ФРАГМЕНТ ДЛЯ ЧТЕНИЯ:

Благодаря этому наложению изоляции человека от Бога и Бога от самого себя, христианская доктрина «поистине революционна. Что доброго человека могут казнить, это мы и так знали, но казненный Бог навеки стал знаменем всех повстанцев. Лишь христианство почувствовало, что всемогущество сделало Бога неполноценным. Лишь христианство поняло, что полноценный Бог должен быть не только царем, но и мятежником»[113]. Честертон вполне понимает, что мы таким образом подходим «к тайне слишком глубокой и страшной… [туда], где боялись говорить величайшие мыслители и святые. Но в страшной истории Страстей так и слышишь, что Создатель мира каким-то непостижимым образом прошел не только через страдания, но и через сомнение»[114]. Согласно атеизму в его стандартной форме, Бог умирает за людей, которые перестают в него верить. Согласно христианству, Бог умирает за себя[115].

ЗАДАНИЯ ДЛЯ ВЫПОЛНЕНИЯ:
a) За кого, согласно христианству, умирает Бог во фрагменте о христианской доктрине?
b) Переведите на английский язык предложение из фрагмента о христианской доктрине: «Лишь христианство почувствовало, что всемогущество сделало Бога неполноценным.»
c) Напечатайте дословно часть фрагмента о христианской доктрине, начиная со слов «Благодаря этому наложению» и заканчивая словами «умирает за себя[115].».
Строки ниже являются отдельным материалом.

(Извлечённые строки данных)

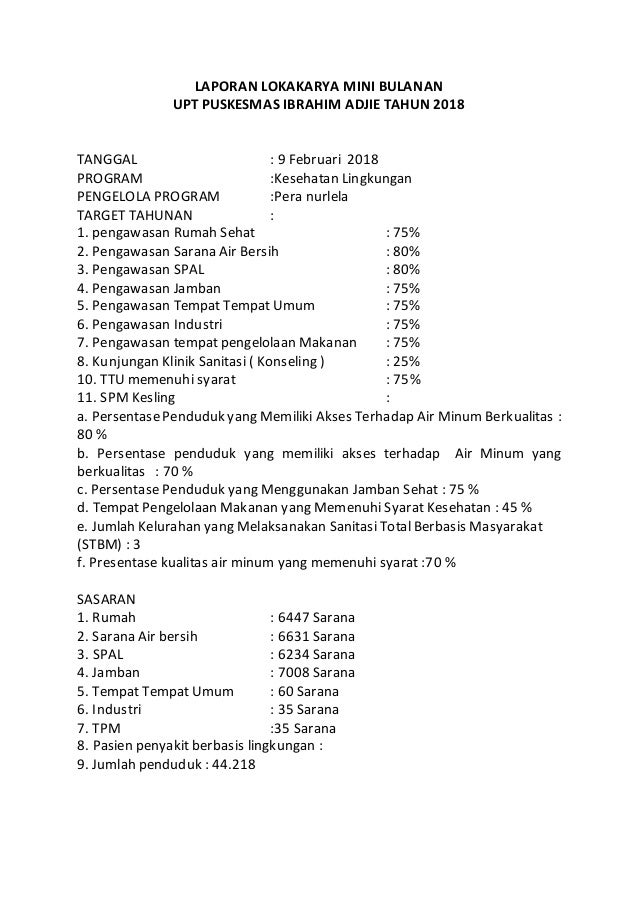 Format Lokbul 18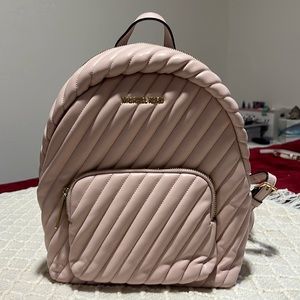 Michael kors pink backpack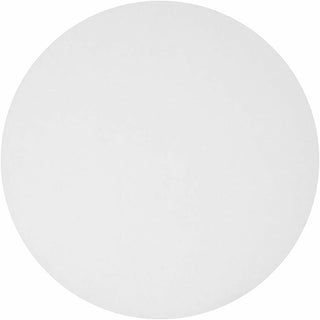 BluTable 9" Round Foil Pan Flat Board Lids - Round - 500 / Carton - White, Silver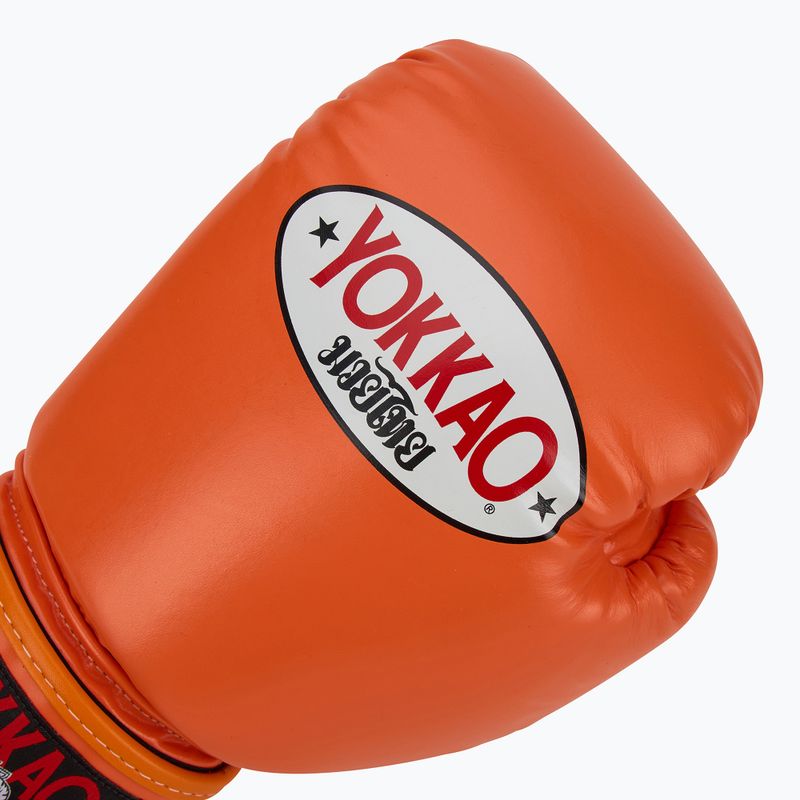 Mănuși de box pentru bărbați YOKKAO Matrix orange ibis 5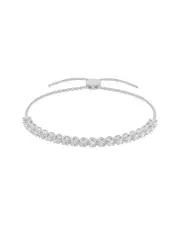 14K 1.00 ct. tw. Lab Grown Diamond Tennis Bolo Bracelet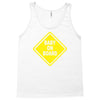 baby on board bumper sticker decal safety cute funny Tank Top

ОТВЕТЫ К ЗАДАНИЯМ:
a) Согласно христианству, Бог умирает за себя.

b) Only Christianity sensed that omnipotence had made God incomplete.

c)
Благодаря этому наложению изоляции человека от Бога и Бога от самого себя, христианская доктрина «поистине революционна. Что доброго человека могут казнить, это мы и так знали, но казненный Бог навеки стал знаменем всех повстанцев. Лишь христианство почувствовало, что всемогущество сделало Бога неполноценным. Лишь христианство поняло, что полноценный Бог должен быть не только царем, но и мятежником»[113]. Честертон вполне понимает, что мы таким образом подходим «к тайне слишком глубокой и страшной… [туда], где боялись говорить величайшие мыслители и святые. Но в страшной истории Страстей так и слышишь, что Создатель мира каким-то непостижимым образом прошел не только через страдания, но и через сомнение»[114]. Согласно атеизму в его стандартной форме, Бог умирает за людей, которые перестают в него верить. Согласно христианству, Бог умирает за себя[115].